Fajt also asked about the river access SugarHouse would provide the public, saying he knew that had been an issue in Philadelphia. Hamilton said that a multi-use trail would lead through the casino property along the south side of the building, then wrap around the front of the building and head north up the river’s edge. For a time, she said, the trail, which is part of the city’s long-range plan for the central Delaware,  won’t really lead anywhere. But eventually, the property owner to the north will build its portion of the trail, and pedestrians and bicyclists will be able to go from the casino to Penn Treaty Park.

Gaming Control Board member Kenneth
Trujillo asked SugarHouse attorney John Donnelly about financing, and Donnelly replied all the money was in place for the project. He did not offer any details.

At the beginning of the public comment period, letters of support from local elected officials, including State Sen. Larry Farnese and Mayor Michael Nutter, were introduced into the record. An excerpt from a long statement opposing casinos, submitted by Eastern Pennsylvania Citizens Against Gambling, was also read. Then, the public got their chance.
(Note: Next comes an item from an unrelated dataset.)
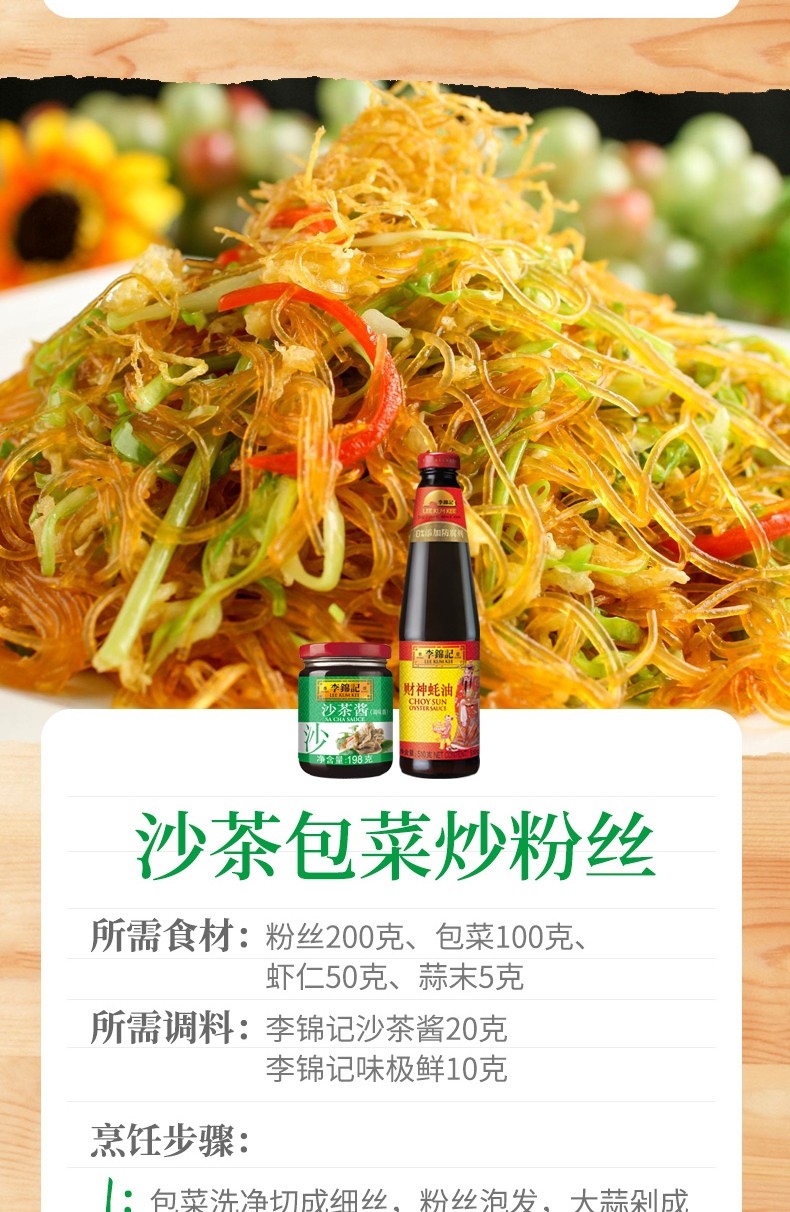 李锦记沙茶酱蘸酱潮汕沙茶调味沙爹酱拌面炒菜冬季火锅伴侣 沙茶酱19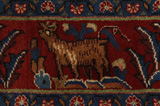 Songhor - Koliai Persisk matta 284x155 - Bild 8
The 60 or so audience members included both casino opponents and proponents. About 10 members of Casino-Free Philadelphia held signs that said  “Enough Already.” At times, some of them quietly hissed in response to pro-casino statements.

Table games supporters spoke of the jobs casinos would bring, the money SugarHouse has given to the community, and the need for SugarHouse to have table games to compete with the casinos in Atlantic City.
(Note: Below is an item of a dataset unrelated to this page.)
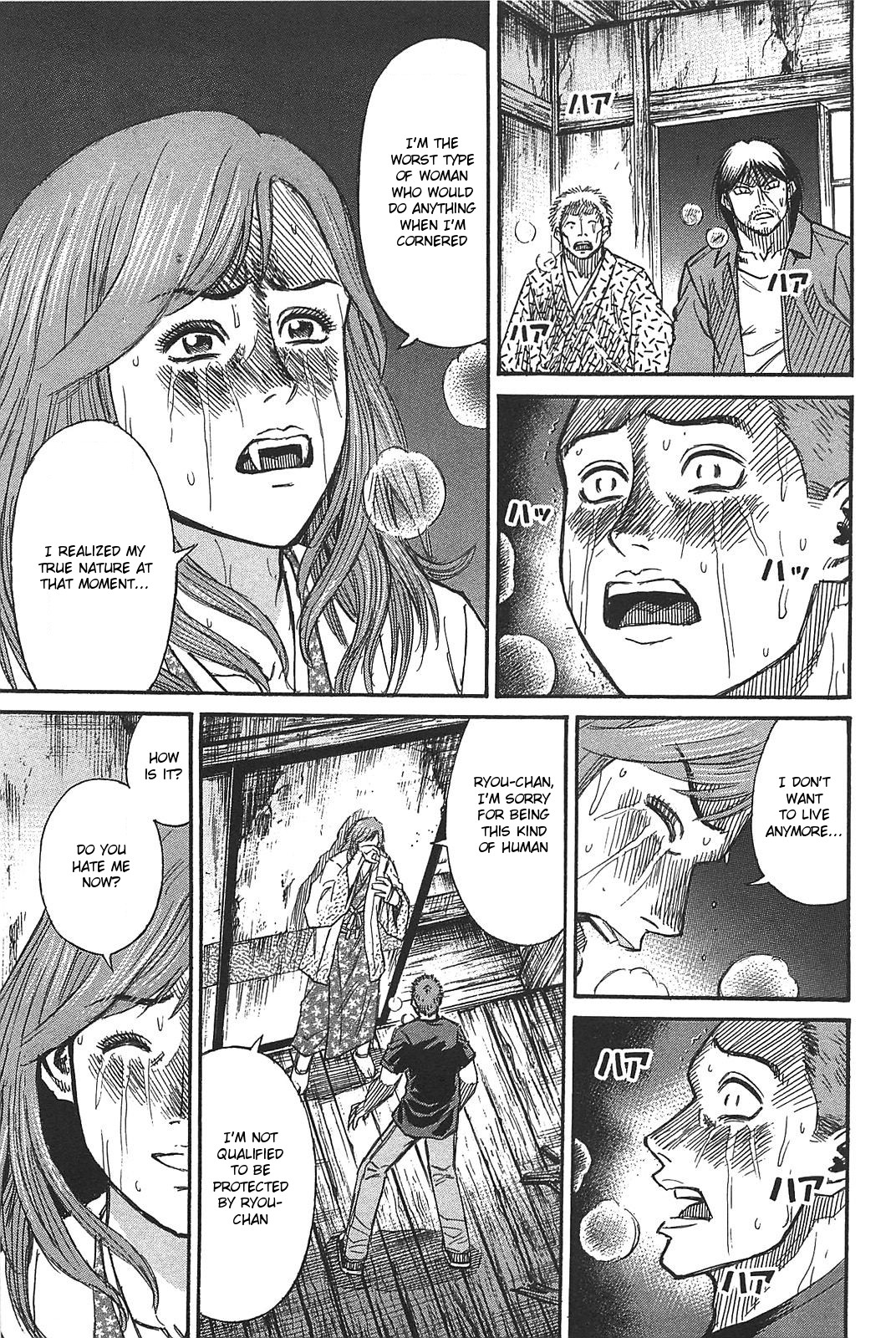 Higanjima - Saigo no 47 Hiai Chapter 20 page 21 - Chapter 20: Inside The Cask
Katherine Rhoads, a lifelong resident of Fishtown and a member of Fishtown ACTION, the community group that splintered off from Fishtown Neighbors over the casino issue, said that with the addition of table games, SugarHouse would attract more tourists and more revenue.
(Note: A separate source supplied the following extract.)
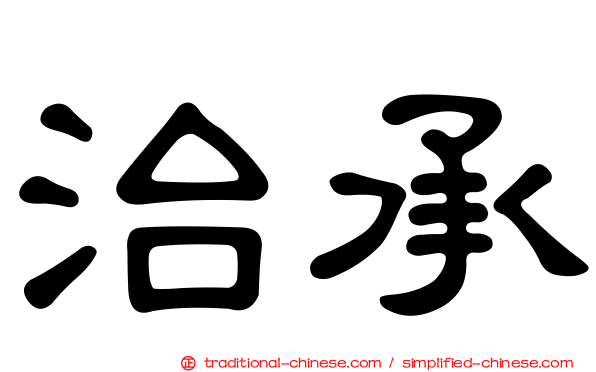 治承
Opponents spoke of gambling addiction, oversaturation of the gaming market, and the fact that other Pennsylvania casinos have experienced layoffs.

Casino-Free Philadelphia organizing director Lily Cavanagh politely told the board that only allowing people who had pre-registered to speak was a bad idea, as some people wanted to comment based on what they heard. She said that slots and table games would never live up to their economic promises, particularly in this climate, and that some of the jobs being touted were going to be lost to layoffs, just as has happened at other Pennsylvania Casinos, like Sands. Cavanagh then turned over much of her alloted time to other Casino-Free members.

https://www.youtube.com/watch?v=DKbp9vgRa5E

Members of the public spoke both for and against the proposal. Watch part 2, part 3.


As passionately as Rhoads had spoken in favor of SugarHouse, Andrea Preis spoke against it. She also took the board to task, saying that at all the meetings she’s attended, they have never spoken about the money casinos make from problem gamblers. She said the questions the board asked of SugarHouse on Wednesday about job creation and river access amounted to “a venue for the glorification of this predatory enterprise.

Trujillo thanked the speakers from the public for taking time out of a work day to come to the meeting. To the casino opponents, he said he disagreed with their comments that the casinos are not a good idea from a financial point of view.  “The numbers are  hard to argue with. The state has received nearly $4 billion in tax revenue,” he said.

https://www.youtube.com/watch?v=zGXYRT3feT4

Trujillo addresses the public. Hearing officer Linda Lloyd describes what comes next.

But Trujillo, who before his appointment to the board was one of the investors in the failed Riverwalk Casino proposal, said some casino impacts are yet to be determined. “Where the jury is still out is the social issues you describe,” he said, encouraging the opponents to “continue their advocacy” so that the gaming board didn’t lose sight of that.